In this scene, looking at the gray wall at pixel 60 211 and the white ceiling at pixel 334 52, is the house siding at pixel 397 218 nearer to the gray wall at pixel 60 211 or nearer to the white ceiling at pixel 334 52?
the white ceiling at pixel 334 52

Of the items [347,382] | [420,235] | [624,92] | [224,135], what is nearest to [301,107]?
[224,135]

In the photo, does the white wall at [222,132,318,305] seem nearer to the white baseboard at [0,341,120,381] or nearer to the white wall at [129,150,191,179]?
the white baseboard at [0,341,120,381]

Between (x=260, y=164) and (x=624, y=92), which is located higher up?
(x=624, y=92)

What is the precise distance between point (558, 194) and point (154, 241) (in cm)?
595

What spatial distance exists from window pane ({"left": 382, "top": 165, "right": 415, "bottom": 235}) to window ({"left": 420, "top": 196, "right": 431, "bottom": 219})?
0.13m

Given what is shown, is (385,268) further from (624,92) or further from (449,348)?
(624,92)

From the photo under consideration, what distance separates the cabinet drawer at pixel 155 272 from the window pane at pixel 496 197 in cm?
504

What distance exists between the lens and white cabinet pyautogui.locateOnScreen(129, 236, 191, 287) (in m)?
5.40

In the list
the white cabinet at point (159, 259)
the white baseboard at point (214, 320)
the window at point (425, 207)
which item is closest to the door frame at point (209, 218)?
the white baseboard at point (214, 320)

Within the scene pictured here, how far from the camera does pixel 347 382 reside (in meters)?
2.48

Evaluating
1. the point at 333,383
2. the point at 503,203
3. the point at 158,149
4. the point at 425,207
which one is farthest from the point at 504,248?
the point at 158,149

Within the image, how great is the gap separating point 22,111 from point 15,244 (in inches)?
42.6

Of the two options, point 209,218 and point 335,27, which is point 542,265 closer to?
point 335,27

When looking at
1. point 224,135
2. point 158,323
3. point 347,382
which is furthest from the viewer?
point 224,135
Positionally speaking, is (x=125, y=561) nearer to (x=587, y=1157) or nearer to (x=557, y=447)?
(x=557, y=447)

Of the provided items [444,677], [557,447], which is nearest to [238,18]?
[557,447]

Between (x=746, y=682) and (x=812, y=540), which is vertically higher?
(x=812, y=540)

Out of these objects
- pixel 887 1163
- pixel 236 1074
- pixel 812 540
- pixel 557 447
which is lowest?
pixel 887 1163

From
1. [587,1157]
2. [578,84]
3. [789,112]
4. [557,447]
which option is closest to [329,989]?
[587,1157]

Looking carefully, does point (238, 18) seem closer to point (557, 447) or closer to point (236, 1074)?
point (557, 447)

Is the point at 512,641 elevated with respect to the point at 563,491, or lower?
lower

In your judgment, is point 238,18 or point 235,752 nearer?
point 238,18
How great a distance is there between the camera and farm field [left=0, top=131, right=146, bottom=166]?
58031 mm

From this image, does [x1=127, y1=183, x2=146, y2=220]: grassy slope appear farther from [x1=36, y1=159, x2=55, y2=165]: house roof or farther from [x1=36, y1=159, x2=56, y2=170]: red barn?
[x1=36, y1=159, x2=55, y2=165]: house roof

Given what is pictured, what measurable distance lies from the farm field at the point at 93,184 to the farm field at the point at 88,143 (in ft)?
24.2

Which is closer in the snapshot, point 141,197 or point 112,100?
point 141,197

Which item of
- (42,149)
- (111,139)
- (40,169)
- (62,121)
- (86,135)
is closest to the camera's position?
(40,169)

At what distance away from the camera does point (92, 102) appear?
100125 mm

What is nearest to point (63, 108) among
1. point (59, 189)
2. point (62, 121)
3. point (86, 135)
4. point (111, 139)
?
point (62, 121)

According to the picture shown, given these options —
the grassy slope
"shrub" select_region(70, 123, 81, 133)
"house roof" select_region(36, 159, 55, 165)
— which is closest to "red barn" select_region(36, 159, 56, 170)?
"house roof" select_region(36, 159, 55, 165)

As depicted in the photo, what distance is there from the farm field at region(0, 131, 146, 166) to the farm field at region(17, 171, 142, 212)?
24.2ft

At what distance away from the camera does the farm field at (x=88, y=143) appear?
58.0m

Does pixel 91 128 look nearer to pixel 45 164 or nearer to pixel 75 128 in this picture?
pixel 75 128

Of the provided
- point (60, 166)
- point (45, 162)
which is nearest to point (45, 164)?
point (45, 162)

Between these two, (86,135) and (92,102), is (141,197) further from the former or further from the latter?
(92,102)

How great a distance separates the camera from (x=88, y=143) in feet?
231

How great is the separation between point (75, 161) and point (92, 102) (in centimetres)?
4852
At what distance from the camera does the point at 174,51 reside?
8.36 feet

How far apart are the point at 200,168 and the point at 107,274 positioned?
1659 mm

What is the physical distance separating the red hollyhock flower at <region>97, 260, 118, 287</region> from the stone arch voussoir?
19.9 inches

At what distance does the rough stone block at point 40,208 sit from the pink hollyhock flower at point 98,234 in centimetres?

________________________

Rescale the records from the line containing "How great is the separation" through the end of the records, inclusive, and give all of those lines again with their requests. Multiply every distance in the answers by 0.65 and round each result to the same number of decimal places as the original, rounding halves up.

How great is the separation between point (75, 161) and point (92, 102) (in centimetres)?
3154
At what distance from the camera does the point at 174,51 reside?
5.43 feet

How far apart are the point at 200,168 and the point at 107,274 positioned?
1078 mm

What is the physical distance separating the red hollyhock flower at <region>97, 260, 118, 287</region> from the stone arch voussoir?
12.9 inches

At what distance does the rough stone block at point 40,208 sit from the pink hollyhock flower at point 98,234 in centimetres?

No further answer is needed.